The Pelecocrinidae

The latter part of the Palaeozoic represented a peak in crinoid diversity. More families of crinoid have been recognised from the Carboniferous and Permian than any period before or since. Among the various families of the Late Palaeozoic were representatives of the Pelecocrinidae.

Pelecocrinus insignis, from Moore & Teichert (1978).

The fossil record of the pelecocrinids was long-lasting but patchy. They are known from the early Carboniferous of North America (Pelecocrinus) and Great Britain (Forthocrinus), the late Carboniferous of North America (Exoriocrinus), and the late Permian of Italy (Tetrabrachiocrinus) and Indonesia (Drepaocrinus, Malaiocrinus). These locations largely correspond to what would have been a distribution along the northern coast of the Palaeotethys Ocean, possibly becoming extinct in the west as the gap between North America and the southern continent of Gondwana closed to form the Pangean supercontinent. Pelecocrinids seem to be so far unknown from the southern continents.

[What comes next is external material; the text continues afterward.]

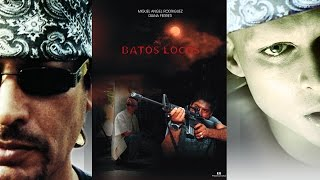 Batos Locos (2004)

In life, pelecocrinids were characterised by a high crown arising from a low, bowl-shaped cup. The stem could be round or pentagonal. The base of the cup was flattened or shallowly concave, so the infrabasals (the lowest circle of plates above the stem) were barely or not visible where the cup to be observed from the side. The articulations between the upper plates of the cup and the bases of the arms were angled downwards and outwards with the articular facets being somewhat narrower than the plates they sat on. The arms themselves had a wedge-shaped cross-section and divided into equal branches two or more times along their length. Each arm bore one or two rows of pinnules. The anal sac, as described for Pelecocrinus, was relatively short and slender and summited by heavy, spinose plates.

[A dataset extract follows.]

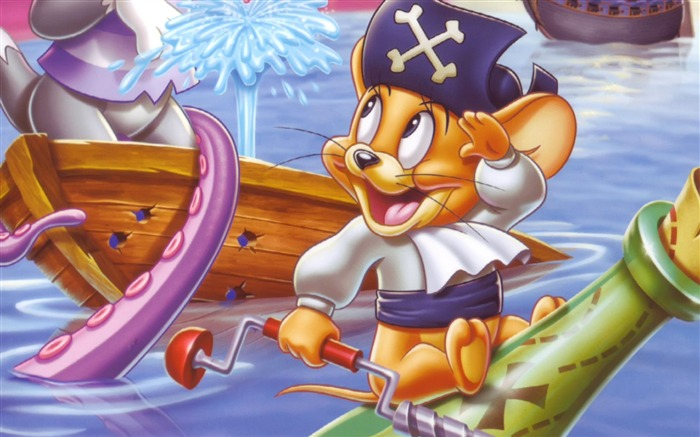 Disney Jerry Cartoon character - HD Desktop Wallpaper Views:24863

The structure of the arm articulations and pinnules indicates that the arms would have been subject to muscular control with individual arms being able to be moved in more than one plane. This arrangement became increasingly common among crinoids from the Carboniferous onwards, allowing them to function in more high-current habitats. The position of the arms and pinnules could be adjusted to optimise filtration from the water column, while the current provided lift to the crown so it did not need to be mechanically supported by the stem alone. The effectiveness of this arrangement is attested to by the long history of the pelecocrinids. Nevertheless, the end-Permian extinction was to end their lineage along with that of so many of their contemporaries.


Moore, R. C., & C. Teichert (eds) 1978. Treatise on Invertebrate Paleontology pt T. Echinodermata 2. Crinoidea vol. 2. The Geological Society of America, Inc.: Boulder (Colorado), and The University of Kansas: Lawrence (Kansas).